One additional requirement, something I do not have in my current window
manager setup was to have xmonad display stuff I like to keep an eye on
at all times, such as CPU temperature, CPU%, mem%, swap%, network RX/TX,
as well as the current date and time and outside temperature as recorded
by my local weather station.

I was not planning on anything fancy, just numbers, pretty much what I
have implemented via short home-grown scripts in my current GNU/screen
environment, but with one important difference: 

With my current setup, each instance of GNU/screen runs separate
instances of my monitoring scripts, which is not optimal.

So my needs were very modest indeed, and after a bit of digging, some
copy-pasting and the usual trial and error cycles, I was able to pretty
much set up the above environment in xmonad without bothering anybody
here or on the IRC channel with questions you folks must have already
answered hundreds of times.

All the same, I have the following observations:

1. It would have been much better if I had been able to work with a
   document that walked me through the above configuration instead of
   having to dig for it in various places.

2. At this point, I have a file called xmonad.hs, that appears to do
   what I want, but since it was created by copy-pasting other users'
   configuration files, I have only a very vague idea how it does it. 

For instance, I have the following:

import XMonad
import XMonad.Hooks.DynamicLog
import XMonad.Hooks.ManageDocks
import XMonad.Util.Run(spawnPipe)
import XMonad.Util.EZConfig(additionalKeys)
import System.IO

What does this do? Why do I need it? Do I really need this? all of it?

And further down:

main = do
    xmproc <- spawnPipe "/usr/bin/xmobar /home/me/.xmobarrc"
    xmonad $ defaultConfig
        { manageHook  = manageDocks <+> myManageHook 
                        <+> manageHook defaultConfig

Same questions, basically.. And also what's a '$'.. what's a '<+>'..

Don't take me wrong, I am not being critical, I got xmonad to basically
do what I need with possibly less frustration than if I was configure
supposedly user-friendly desktops such as gnome, kde, etc. 

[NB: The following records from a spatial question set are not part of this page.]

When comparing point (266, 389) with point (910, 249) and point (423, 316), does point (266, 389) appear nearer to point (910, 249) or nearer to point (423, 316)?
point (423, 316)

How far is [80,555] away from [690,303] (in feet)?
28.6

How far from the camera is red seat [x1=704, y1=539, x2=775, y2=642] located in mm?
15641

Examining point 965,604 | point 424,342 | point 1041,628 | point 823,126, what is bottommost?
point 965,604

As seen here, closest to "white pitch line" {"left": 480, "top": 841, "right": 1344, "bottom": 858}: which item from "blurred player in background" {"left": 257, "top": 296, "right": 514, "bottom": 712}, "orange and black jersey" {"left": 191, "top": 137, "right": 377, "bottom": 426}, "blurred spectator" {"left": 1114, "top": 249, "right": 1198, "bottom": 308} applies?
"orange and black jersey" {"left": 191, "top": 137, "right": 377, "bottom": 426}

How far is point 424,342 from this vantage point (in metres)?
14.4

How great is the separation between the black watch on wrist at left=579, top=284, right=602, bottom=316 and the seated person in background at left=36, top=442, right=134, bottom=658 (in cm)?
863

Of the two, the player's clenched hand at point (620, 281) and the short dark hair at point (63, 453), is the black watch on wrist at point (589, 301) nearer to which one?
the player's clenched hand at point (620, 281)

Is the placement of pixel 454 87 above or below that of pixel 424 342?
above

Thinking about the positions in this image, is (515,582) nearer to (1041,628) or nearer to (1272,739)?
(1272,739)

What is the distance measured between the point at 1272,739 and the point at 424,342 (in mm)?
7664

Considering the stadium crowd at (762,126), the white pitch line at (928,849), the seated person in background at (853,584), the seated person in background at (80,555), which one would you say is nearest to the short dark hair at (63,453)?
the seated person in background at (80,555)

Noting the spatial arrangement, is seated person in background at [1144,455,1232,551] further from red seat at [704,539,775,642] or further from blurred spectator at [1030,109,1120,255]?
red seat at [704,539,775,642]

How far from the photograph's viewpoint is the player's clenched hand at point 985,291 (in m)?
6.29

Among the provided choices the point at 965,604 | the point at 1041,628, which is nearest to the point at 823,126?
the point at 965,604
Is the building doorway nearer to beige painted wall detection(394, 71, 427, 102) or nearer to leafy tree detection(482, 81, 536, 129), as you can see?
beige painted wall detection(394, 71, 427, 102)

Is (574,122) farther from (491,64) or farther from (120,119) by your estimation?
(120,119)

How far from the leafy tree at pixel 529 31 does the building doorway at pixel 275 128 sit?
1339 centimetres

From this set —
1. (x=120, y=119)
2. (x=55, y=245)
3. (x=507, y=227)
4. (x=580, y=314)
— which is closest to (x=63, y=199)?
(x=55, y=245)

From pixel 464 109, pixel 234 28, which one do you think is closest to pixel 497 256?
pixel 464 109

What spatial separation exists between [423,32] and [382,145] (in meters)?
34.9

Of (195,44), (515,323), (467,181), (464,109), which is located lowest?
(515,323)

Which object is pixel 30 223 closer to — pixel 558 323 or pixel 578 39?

I was mainly wondering if it might be possible to have a document that
takes a user who has little or no programming experience, and no prior
knowledge of Haskell, just some fluency with an editor and the keyboard,
and make configuring xmonad a meaningful experience, giving said user at
least a general idea of what he is doing and why he needs to do it,
rather than giving him a feeling that he's taken a dive into a dark pit,
should count his blessings he's still alive but has come out none the

No question that there are probably other new users out there who might
want to set up something a bit more fun, with additional functionality,
and maybe some eye candy and bells and  whistles I have no use for. And
it's true that the FAQ in particular does at least partially answer
quite a few questions regarding individual practical aspects of the
configuration, but they are all pretty much in terms of "copy-paste" the
following two lines to xmonad.hs and hit mod+q.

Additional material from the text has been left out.